Big Bouncer is Watching You!

Big Bouncer is Watching You!

“Can I just have your details?” asks Mario M, the owner and operator of NightKey, before the interview gets underway. His philosophy: it’s best to know who you’re is dealing with. It’s a philosophy he developed during his 25 years in the hospitality industry, mostly running the Metropolis nightclub in Freemantle. Mario left the Metropolis in 2008, to launch NightKey, his globally patented fingerprint identification system for the hospitality industry. The system has since been installed in around 20 licensed venues around Australia including the Coogee Bay Hotel, the Lone Pine Tavern in Rooty Hill, and will be with the soon-to-be-opened Friction in Parramatta. “Offenders are quite often multiple offenders” he explains, this system helps keep them out.

Civil libertarians reacted with outrage to the systems introduction, with Cameron Murphy, President of the New South Wales Council for Civil Liberties denouncing it as an “outrageous invasion of privacy”. He goes on to say that the National Privacy Principles state that information collected by private companies should only be “relevant to delivering the service in question” and that there is “nothing about having a drink” that makes people’s fingerprints relevant. Beyond this, he warned, echoing concerns voiced by others, that there was also a “serious problem in terms of a risk of misuse”, and that “fingerprint information that’s stored there will probably be provided to third parties”. This he said, put venues that used the technology at “at enormous liability if that information is misused.”
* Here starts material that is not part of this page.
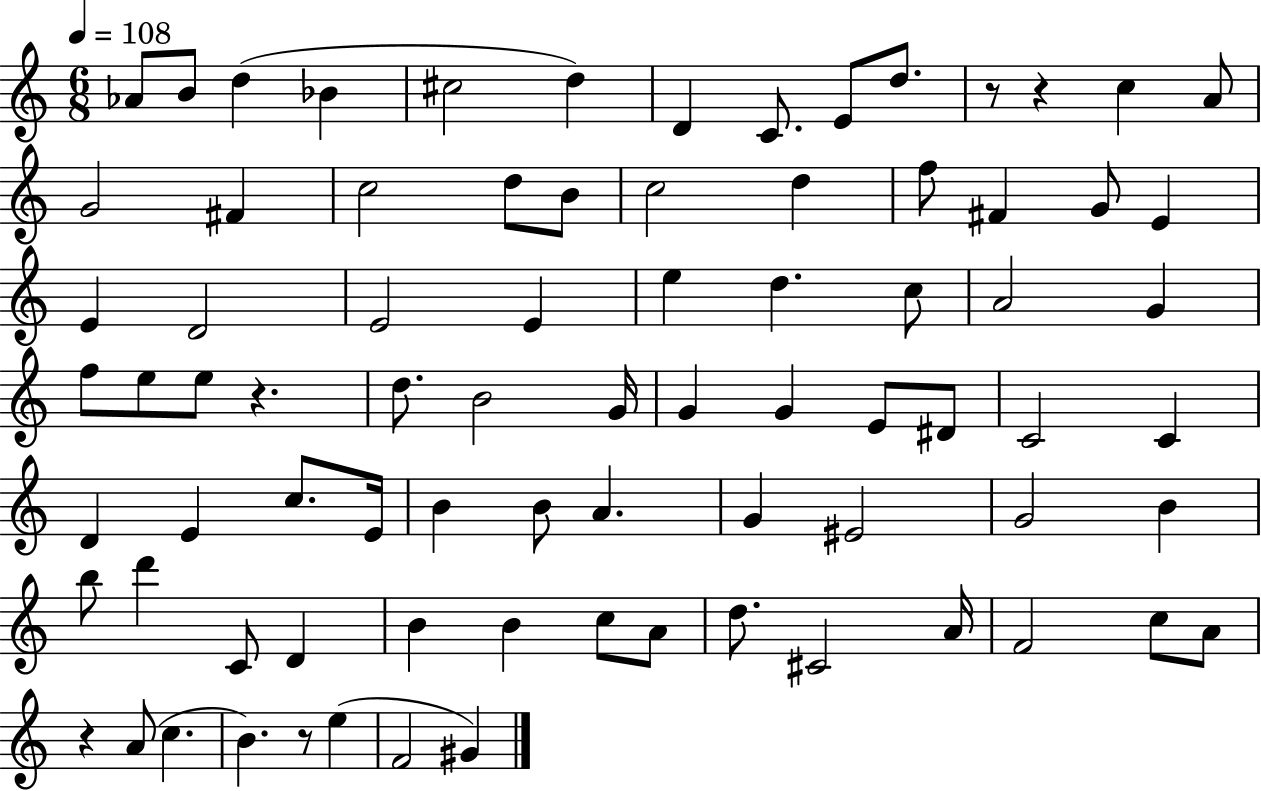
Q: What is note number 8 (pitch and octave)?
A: C4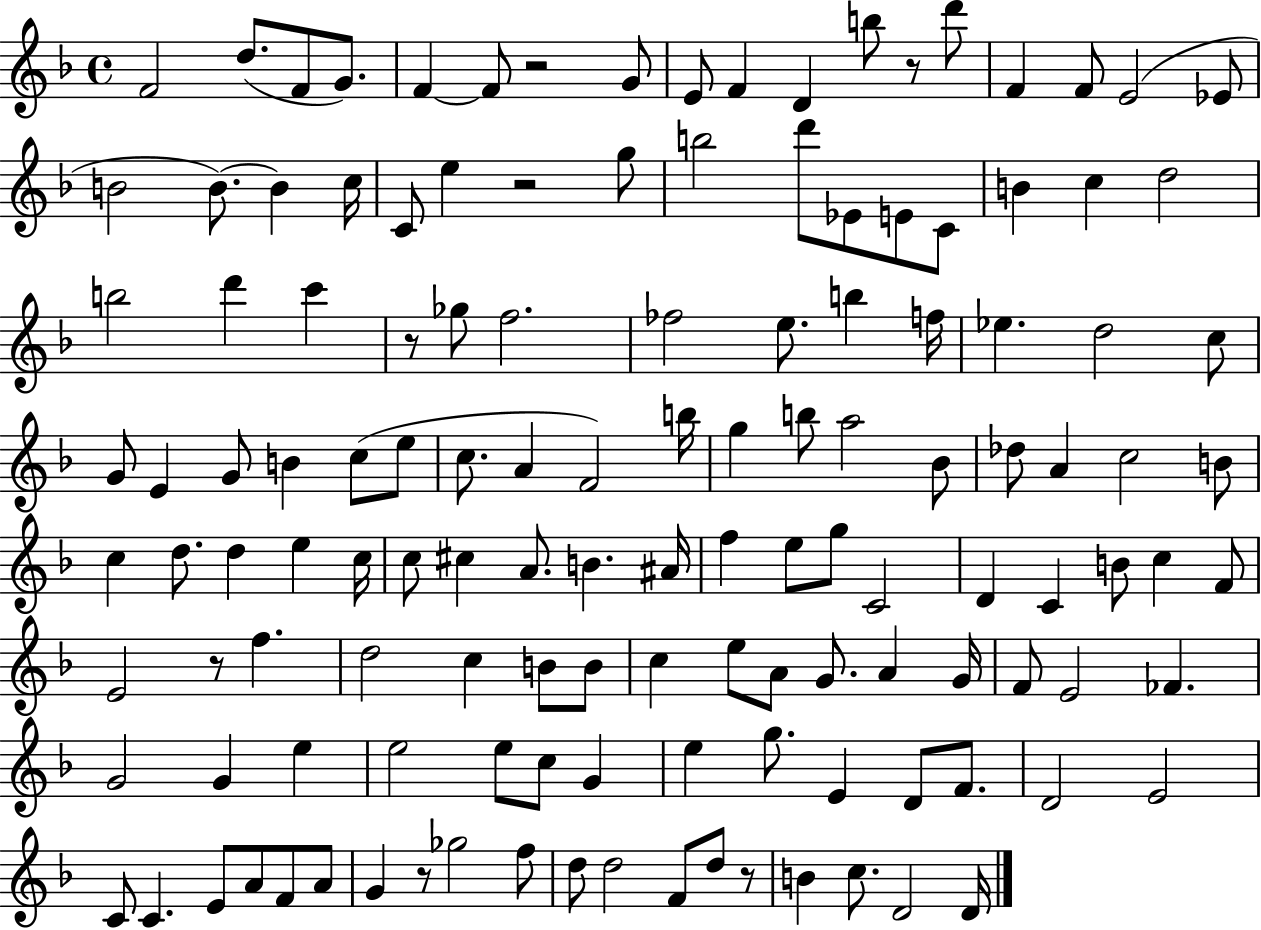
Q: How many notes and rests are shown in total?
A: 133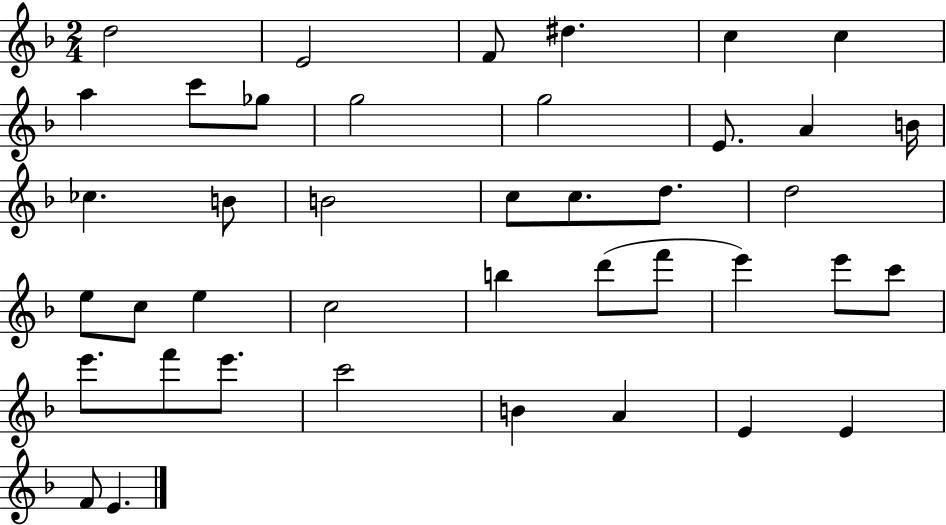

Punters have also complained, particularly those who have paid in advance for an event or waited in a long queue to find that it has all been in vain if they object to fingerprinting.

Mario, however, insists that his company does not store finger prints, saying the “Fingerpin” that is recorded is not a digital photo of the print, but just enough information for the print to be recognized if scanned again. He goes on to assure his critics that the private data – such as the “Fingerpins”, and importantly, scans of identification containing addresses- which is stored in his company’s Perth databases, is accessible only to him, his four staff, and upon a request made by both a venue manager and a police officer. Even then, for either party to have access, an offense must have occurred within the venues premises, and the alleged offender must be identified on video surveillance. Beyond that, only the names and dates of births are available to the venues, and those not flagged are deleted after 28 days. He goes on to add that anytime the data is accessed a full “audit trail” is produced and that his books are open to the Australian Privacy Commission. He added that in his opinion it is “inevitable the biometrics will be used more and more in every industry simply because they can’t be duplicated [like physical IDs].”

Mario, however, is not dismissive of the issues raised by people like Cameron Murphy, saying to them, “I see your point”. The whole point of his system, he says, is to give venues a reliable way to keep troublemakers out that doesn’t breach the Australian Privacy Act. Beyond this he welcomed the idea of further regulation specifically regarding this kind of technology, saying a worst case scenario could develop where patrons would be asked to scan on “a laptop with a few plug-ins” posing as “a secure ID scanner”.

He goes on to extol the virtues of the system saying “it does change the way they behave” and describes it as “social engineering”.

I asked him if he was aware of the French philosopher Michael Foucault and his ideas about how increasing surveillance was at the core of modernity itself and all modern institutions. He said he wasn’t familiar with him but that he sounded like a smart guy. I didn’t bother to tell him that Foucault said the purest example of this kind of mentality was expressed in the design of the Panopticon, a kind of prison designed to make the incarcerated feel like they’re constantly under surveillance – creating a sentiment of an invisible omniscience, ensuring obedience.